Thursday, July 29, 2004

Why I Don't Listen To Liberal Arguments

I really admire those bloggers who go every day to websites of every political stripe and gather material to fisk, because I could never bring myself to do it. I have a very sensitive B.S. detector, and I have too many good things to be doing with my life to waste time ignoring its pinging. When I was an undergrad, I could actually sit through an entire class of politically correct nonsense. Today, if I were to attend the same class I'd stand down the prof in front of the whole class on the first day, and if it weren't a required class I wouldn't come back for the second. I just have no tolerance for nonsense any more.

Accepting liberal arguments was a phase I went through when I was young and untrained in logic and my perception of life was grounded in insufficient experience. So I tend to see liberal arguments as immature, ivory-tower, or based on false premises, because they parallel my thinking when I was immature, stuck in an ivory tower, and unable to tell a false premise from a true one. I discovered that when people would make these sorts of arguments, they were usually motivated by some factor other than the logical compellingness of the arguments. People (including myself) find themselves supporting political parties because of what the party will do for them, because of role models in their pasts, because cute persons to whom they are attracted belong to the party, and for a million other sociological and psychological reasons.

At the end of my liberal phase, I tried to take a "moderate" stance and listen to everyone's arguments equally and find the good in all. But the harder I tried to do that, the more I realized that there are just not that many good arguments out there-- and the few I could find were all on the conservative side. There's lots and lots of great-sounding rhetoric that appeals to emotions (who's never felt like there are two Americas and you're in the other one?) but when you compared rhetoric with facts, it often didn't fit. At some point, though, I was able to quit trying to open my mind and just say, "That's a load of crap and you know it-- none of the data bear out your conclusion, and besides your argument falls to reductio ad absurdum." And after a while I realized that I had better things to do than waste my time hearing arguments that had a 90% or greater probability of not making any sense-- in other words, most liberal arguments. And plenty of conservative ones too-- I don't, for example, read Ann Coulter or very much Phyllis Schlafly. I will occasionally listen to Rush Limbaugh, but only because he reminds me of my grandfather, who is estranged from the family. I like Sean Hannity, but he can get annoying sometimes.

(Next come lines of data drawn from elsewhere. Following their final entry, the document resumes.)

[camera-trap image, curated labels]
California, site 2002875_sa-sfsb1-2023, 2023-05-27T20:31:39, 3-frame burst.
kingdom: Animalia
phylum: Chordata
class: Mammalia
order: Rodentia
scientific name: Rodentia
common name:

One thing I've noticed about some liberal arguments is that they try to argue from no premises whatsoever, making no assumptions, etc. Well, you know what they say, if you don't stand for something, you'll fall for anything. I can listen to principled liberal arguments, but there are so few of those as to make the expression nearly an oxymoron. Some arguments apply perfect logic to false premises. If I hadn't taken that class in logical proof as part of my math major, I would never have known that a false premise makes an implication technically true, but unusable as proof. It shouldn't surprise me that the vast majority of people have not had the benefit of training in formal logic, since it didn't take me long to notice that most people weren't majoring in math either.

Nowadays when I hear liberal arguments, I just smile and nod. I don't want to be impolite, and I understand that everyone develops differently. Some people just haven't yet had time to think things through or go digging past the liberally-biased media, and I understand that, because life is just so full of busy things to do. We don't all have time to read blogs, develop a coherent political philosophy, study economics, etc. before going to the voting booth. I happened to think that was important, but other people think it's more important to shave your legs before going to the voting booth. I think we can agree to disagree on that. As it turns out, neither education nor freshly shaven legs is a Constitutional requirement for voting rights.

If I end up having to engage in political conversation with someone putting forth liberal arguments, I try to find some common ground and then change the subject. For example, last Sunday at church I was sitting with a lady whose husband was in Iraq (although he's currently deployed stateside), and another lady came by to chat and started going on about how "we went to war under false pretenses" and we should "bring the troops home". I pointed out that we surely all are in agreement that all other things being equal, we would prefer to have the troops home and never go to war. Since she would never have believed me that all other things are not being equal at the moment, I didn't waste my time trying to point it out to her. We were at church after all, not at a meeting of the debating society. She is a wonderful lady, she just for some reason has these head-in-the-sand political views, but she clearly intended to express some sympathy for my friend whose husband was deployed. Oh well, nobody's perfect.